Betriebsrat sieht Manipulation
Harte Kritik an der Standortentscheidung gab es von den deutschen Betriebsräten. Sie werfen der Ford-Europaführung eindeutige Manipulation im Bieterwettbewerb der beiden Werke vor. „Das europäische Topmanagement hat sich für Valencia entschieden, obwohl im Saarland bessere Rahmenbedingungen und Kostenstrukturen vorhanden sind“, heißt es in einer Erklärung der Arbeitnehmervertreter, die dem „Kölner Stadt-Anzeiger“ vorliegt. Die Entscheidung für Valencia habe, so der Vorwurf der Betriebsräte, von vorneherein festgestanden. Am Mittwoch wurde die Belegschaft in Saarlouis informiert. Bei den Mitarbeitern herrsche blankes Entsetzen, wie der Betriebsrat berichtet. Am Donnerstag werden die Mitarbeiter in Köln vor Ort informiert.
Das könnte Sie auch interessieren:
„Methoden, Annahmen - alles war auf Valencia zugeschnitten“, sagt Betriebsratschef Benjamin Gruschka im Gespräch mit dem „Kölner Stadt-Anzeiger“. Das Topmanagement habe von Anfang an versucht, die Berechnungen zugunsten von Valencia durch diverse Tricks zu optimieren und damit die wirtschaftliche Realität zu negieren. Markus Thal, Betriebsratsvorsitzender des Standortes Saarlouis, ist tief erschüttert: „Wir haben gekämpft und alles gegeben, wir waren die klaren Sieger im Bieterwettbewerb und werden jetzt um unseren Erfolg betrogen!“
Die Landesregierung hatte – auch mit Unterstützung des Bundes – ein Subventionspaket zusammengestellt, um den Standort zu erhalten. Laut Ministerpräsidentin Anke Rehlinger (SPD) hat das Paket einen Gesamt-Umfang von nahezu einer Milliarde Euro.

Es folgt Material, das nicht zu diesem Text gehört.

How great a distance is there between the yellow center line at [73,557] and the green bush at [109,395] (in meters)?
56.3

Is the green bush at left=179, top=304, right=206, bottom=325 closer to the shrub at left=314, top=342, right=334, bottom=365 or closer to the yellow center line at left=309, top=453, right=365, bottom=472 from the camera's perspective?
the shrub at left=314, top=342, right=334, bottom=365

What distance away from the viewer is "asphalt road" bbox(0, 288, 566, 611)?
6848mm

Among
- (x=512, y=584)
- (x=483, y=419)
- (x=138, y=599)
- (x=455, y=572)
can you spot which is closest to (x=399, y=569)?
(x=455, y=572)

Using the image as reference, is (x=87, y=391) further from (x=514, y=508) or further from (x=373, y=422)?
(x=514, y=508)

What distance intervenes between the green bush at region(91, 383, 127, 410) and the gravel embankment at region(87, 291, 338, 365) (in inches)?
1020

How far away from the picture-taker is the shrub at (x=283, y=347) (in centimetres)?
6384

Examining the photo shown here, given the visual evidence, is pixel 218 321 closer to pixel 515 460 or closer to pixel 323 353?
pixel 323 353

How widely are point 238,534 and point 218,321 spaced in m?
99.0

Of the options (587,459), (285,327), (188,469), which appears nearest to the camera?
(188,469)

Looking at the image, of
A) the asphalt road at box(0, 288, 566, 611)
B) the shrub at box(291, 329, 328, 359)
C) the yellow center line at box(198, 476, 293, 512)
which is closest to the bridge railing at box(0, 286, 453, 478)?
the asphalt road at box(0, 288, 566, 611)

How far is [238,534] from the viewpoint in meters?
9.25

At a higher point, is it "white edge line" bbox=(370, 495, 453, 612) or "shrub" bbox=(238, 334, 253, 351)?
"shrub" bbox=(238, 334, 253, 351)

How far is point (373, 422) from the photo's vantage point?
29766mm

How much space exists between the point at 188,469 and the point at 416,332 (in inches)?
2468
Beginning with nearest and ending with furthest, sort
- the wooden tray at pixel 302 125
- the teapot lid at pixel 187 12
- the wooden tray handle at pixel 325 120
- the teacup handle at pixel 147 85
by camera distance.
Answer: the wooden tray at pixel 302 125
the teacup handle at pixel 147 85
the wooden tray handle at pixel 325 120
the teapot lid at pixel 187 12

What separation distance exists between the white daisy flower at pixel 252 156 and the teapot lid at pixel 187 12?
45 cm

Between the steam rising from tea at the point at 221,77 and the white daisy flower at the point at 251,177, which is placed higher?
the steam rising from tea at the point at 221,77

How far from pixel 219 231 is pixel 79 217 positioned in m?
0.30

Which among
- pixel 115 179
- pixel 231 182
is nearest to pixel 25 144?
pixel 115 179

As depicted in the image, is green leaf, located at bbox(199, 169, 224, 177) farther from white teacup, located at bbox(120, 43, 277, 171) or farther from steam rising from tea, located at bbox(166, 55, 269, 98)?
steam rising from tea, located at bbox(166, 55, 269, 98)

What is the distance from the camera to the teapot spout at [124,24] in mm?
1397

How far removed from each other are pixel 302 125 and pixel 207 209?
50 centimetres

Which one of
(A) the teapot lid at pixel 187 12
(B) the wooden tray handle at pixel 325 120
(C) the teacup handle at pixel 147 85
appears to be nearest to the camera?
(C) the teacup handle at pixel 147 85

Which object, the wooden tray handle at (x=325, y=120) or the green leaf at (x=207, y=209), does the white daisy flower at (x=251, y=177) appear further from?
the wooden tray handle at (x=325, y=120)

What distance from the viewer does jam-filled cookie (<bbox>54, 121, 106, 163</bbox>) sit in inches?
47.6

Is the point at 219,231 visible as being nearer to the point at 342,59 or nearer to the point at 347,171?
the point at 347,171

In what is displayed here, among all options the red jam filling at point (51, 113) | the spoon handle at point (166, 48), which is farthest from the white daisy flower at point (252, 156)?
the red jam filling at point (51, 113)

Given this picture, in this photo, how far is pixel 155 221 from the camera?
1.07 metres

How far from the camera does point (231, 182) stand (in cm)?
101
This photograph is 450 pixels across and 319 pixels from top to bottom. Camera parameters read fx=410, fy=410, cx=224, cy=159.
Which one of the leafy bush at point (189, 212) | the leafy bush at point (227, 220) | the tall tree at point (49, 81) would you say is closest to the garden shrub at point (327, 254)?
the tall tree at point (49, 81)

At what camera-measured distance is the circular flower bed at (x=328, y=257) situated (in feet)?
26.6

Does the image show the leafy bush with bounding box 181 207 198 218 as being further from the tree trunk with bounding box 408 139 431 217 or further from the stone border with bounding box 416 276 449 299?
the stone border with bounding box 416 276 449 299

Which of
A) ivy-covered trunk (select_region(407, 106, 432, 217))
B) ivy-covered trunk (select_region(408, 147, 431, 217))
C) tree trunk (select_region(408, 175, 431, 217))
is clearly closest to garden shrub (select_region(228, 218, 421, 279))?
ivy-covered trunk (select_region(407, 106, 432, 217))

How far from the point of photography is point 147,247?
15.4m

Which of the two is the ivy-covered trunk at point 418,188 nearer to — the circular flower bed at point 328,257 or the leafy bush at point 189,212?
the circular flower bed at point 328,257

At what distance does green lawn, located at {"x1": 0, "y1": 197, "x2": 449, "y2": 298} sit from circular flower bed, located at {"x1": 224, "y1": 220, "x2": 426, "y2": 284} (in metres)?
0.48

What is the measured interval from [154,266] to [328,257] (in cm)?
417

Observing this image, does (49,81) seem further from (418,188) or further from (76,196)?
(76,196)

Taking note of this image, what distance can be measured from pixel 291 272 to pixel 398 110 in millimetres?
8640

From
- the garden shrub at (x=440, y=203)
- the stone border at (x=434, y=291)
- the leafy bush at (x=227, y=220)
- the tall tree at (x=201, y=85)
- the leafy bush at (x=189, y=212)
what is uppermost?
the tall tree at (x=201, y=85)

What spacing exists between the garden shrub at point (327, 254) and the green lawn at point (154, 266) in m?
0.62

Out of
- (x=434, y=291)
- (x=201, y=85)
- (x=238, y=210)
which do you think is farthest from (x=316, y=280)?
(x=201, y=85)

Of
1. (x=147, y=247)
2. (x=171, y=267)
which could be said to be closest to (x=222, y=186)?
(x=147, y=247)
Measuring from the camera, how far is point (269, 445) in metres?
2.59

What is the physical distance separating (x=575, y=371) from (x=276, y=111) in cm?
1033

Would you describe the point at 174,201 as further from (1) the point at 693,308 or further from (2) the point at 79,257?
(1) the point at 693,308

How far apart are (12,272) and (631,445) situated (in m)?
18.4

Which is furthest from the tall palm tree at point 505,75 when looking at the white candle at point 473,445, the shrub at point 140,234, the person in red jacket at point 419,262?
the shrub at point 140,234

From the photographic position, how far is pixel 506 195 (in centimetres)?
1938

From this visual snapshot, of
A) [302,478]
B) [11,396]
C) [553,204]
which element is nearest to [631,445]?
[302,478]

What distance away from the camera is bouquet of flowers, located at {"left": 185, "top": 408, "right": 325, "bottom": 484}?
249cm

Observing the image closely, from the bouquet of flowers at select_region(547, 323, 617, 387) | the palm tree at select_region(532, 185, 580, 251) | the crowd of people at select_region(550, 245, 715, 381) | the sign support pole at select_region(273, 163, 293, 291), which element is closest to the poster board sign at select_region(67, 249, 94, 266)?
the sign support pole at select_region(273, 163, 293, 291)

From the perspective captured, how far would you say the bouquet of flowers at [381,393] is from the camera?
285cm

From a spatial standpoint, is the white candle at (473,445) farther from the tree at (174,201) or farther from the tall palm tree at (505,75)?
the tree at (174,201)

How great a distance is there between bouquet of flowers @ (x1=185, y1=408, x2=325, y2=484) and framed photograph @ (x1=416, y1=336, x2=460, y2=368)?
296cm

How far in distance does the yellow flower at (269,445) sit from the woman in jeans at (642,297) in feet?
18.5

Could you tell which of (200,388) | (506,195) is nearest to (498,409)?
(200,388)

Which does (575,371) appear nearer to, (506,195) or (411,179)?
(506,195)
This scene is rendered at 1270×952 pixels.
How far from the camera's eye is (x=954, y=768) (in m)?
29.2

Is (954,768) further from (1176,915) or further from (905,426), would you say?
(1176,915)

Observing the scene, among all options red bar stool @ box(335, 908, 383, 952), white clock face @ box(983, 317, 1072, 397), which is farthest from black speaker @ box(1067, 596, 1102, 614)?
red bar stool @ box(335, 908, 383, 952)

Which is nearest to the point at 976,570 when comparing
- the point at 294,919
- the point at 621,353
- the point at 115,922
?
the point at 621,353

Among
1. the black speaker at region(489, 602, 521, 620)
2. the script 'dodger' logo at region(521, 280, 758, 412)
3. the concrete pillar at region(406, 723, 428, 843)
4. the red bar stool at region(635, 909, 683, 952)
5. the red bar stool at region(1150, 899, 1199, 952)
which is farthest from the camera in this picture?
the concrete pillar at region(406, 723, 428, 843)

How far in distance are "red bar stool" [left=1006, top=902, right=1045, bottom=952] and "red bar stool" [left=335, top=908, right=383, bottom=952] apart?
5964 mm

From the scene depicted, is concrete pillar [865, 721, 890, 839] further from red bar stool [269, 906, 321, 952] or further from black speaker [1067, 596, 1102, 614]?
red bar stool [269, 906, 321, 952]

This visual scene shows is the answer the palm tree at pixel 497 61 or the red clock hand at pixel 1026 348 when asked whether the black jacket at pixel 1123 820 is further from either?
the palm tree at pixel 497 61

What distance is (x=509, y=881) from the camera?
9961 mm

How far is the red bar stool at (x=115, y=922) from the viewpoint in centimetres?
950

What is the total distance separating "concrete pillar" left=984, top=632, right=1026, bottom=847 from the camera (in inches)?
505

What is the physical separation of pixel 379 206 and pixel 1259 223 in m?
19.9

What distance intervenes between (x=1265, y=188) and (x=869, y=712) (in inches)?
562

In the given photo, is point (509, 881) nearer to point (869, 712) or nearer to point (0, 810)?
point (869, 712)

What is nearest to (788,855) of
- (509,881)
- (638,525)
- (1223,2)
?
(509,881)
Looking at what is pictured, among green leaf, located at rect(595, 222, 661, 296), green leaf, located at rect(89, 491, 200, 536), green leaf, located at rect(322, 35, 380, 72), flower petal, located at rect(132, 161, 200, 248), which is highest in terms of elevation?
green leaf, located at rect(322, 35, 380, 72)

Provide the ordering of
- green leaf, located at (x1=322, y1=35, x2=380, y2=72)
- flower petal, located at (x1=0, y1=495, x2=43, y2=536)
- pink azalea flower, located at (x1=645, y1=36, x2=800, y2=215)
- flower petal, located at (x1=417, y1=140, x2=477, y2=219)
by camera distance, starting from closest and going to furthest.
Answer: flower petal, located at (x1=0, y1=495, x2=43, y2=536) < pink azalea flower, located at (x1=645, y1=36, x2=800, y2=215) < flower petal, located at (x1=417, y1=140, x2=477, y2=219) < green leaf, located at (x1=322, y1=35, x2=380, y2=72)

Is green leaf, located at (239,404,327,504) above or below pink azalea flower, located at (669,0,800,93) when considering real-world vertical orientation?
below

Nach Prüfung der Wirtschaftszahlen kommen die Betriebsräte, unterstützt von einem Beratungsinstitut, nun zu dem Ergebnis, dass das Gesamtpaket der deutschen Standorte in den wesentlichen Kennzahlen für die anvisierte Laufzeit bis 2034 für Saarlouis in Summe die besten Ergebnisse geliefert hätte, schreiben die Arbeitnehmervertreter.
Als wahres Ziel des aufwendigen Bieterwettbewerbs sehen sie die Absicht, weitere Zugeständnisse von der Belegschaft in Valencia abzupressen, obwohl die spanischen Arbeitsbedingungen in den letzten 15 Jahren bereits massiv verschlechtert worden seien.
Die Betriebsräte geben sich kämpferisch. „Wir werden alle Möglichkeiten sondieren, um diese Entscheidung gegen Saarlouis noch umzubiegen“, sagt Betriebsratschef Benjamin Gruschka. Dafür werde man mit allen zur Verfügung stehenden Mitteln kämpfen.